-- Set of tasks --
(a) According to the passage on New York's plastic bag ban, what is the minimum lifespan a reusable bag must have under the state's guidelines?
(b) Change "film plastics" to "plastic films" in the passage on New York's plastic bag ban, then write out the stretch that opens with the words "Stores covered by" and closes with "Reusable Plastic Bag?".
(c) Write what comes next in the passage on New York's plastic bag ban, picking up after its final sentence.

-- Document text --

If you live in New York, it’s time to start stocking up on reusable shopping bags. Starting March 1, all plastic carryout bags will be banned from distribution by all businesses required to collect New York State sales tax.

Cities and counties will be permitted to charge five cents for every paper carryout bag needed at checkout. Bringing reusable bags is the only way to avoid the fee charged by these retailers.

Stores covered by the NYS Plastic Bag Reduction, Reuse and Recycling Act will still need to collect plastic bags and other film plastics — i.e., bread bags and plastic wraps that cover cases of water, paper towels, and similar items — from consumers to be recycled. Consumers are encouraged to keep bringing these items to participating retailers.

What is a Reusable Plastic Bag?

One person’s idea of a reusable plastic bag might not fit someone else’s description. Before the new law goes into effect, it’s important to understand the definition crafted by New York lawmakers. Here’s an overview of the state’s official guidelines for a reusable bag:

  • Specifically designed and manufactured for multiple reuses.
  • Has a minimum lifespan of 125 uses and can carry a minimum of 22 pounds for at least 175 feet.
  • Has at least one strap or handle that is separately attached, doesn’t stretch, and is securely fastened to the bag.

-- Material supplied --

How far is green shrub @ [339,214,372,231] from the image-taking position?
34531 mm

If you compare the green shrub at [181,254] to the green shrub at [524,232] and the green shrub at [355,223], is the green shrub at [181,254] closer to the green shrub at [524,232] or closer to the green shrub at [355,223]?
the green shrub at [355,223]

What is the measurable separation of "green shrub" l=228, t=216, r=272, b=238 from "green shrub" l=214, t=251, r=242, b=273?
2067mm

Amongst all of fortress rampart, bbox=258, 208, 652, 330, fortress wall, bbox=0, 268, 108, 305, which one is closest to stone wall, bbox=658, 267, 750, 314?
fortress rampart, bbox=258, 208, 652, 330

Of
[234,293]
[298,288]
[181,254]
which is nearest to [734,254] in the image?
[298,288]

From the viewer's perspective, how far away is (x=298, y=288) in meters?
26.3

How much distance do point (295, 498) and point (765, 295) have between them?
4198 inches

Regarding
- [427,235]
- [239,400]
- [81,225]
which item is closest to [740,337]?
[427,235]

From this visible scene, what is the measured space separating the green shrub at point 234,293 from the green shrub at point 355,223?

---

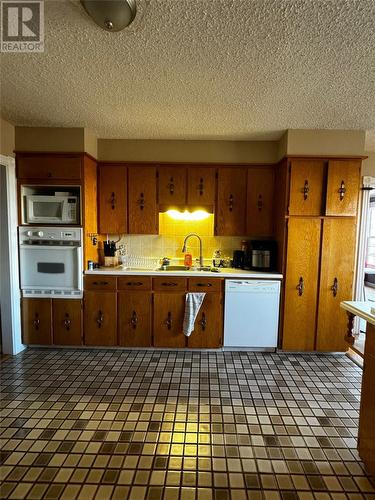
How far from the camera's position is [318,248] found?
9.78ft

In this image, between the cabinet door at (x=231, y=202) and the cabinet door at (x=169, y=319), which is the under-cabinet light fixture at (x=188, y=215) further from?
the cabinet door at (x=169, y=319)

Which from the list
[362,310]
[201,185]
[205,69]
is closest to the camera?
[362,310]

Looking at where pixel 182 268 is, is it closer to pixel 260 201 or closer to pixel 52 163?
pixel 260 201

--

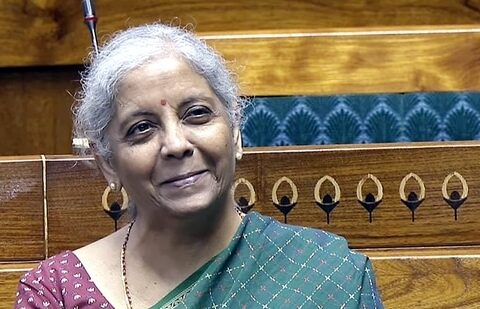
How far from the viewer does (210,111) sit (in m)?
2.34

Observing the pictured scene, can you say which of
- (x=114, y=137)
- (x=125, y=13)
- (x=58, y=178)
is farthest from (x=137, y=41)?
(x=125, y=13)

-- Results in order --
(a) 125 uses.

(b)
Stores covered by the NYS Plastic Bag Reduction, Reuse and Recycling Act will still need to collect plastic bags and other plastic films — i.e., bread bags and plastic wraps that cover cases of water, paper towels, and similar items — from consumers to be recycled. Consumers are encouraged to keep bringing these items to participating retailers.

What is a Reusable Plastic Bag?

(c)
  • Can be washed by hand or is machine washable.

What is a plastic carryout bag?

If you’re wondering if all plastic bags are defined as plastic carryout bags, you’re not alone. This can be a bit confusing, as certain types of plastic bags are exempt — more on that shortly.

The state defines a plastic carryout bag as any film plastic bag — with the exception of exempt bags — provided by a person required to collect tax to be used to carry tangible property. This also includes instances where no money is exchanged.

As noted above, some plastic bags are considered exempt. A few reasons a bag would fit into this category include:

  • Its sole use is to contain or wrap uncooked meat, fish, seafood, poultry, or other unwrapped food, flowers, or plant items.
  • It’s only used by customers to package items from bulk containers —e., fruits, vegetables, grains, etc.
  • It’s used exclusively to contain food sliced or prepared to order.
  • Its single purpose is to cover a newspaper for delivery.
  • It’s sold as a trash bag.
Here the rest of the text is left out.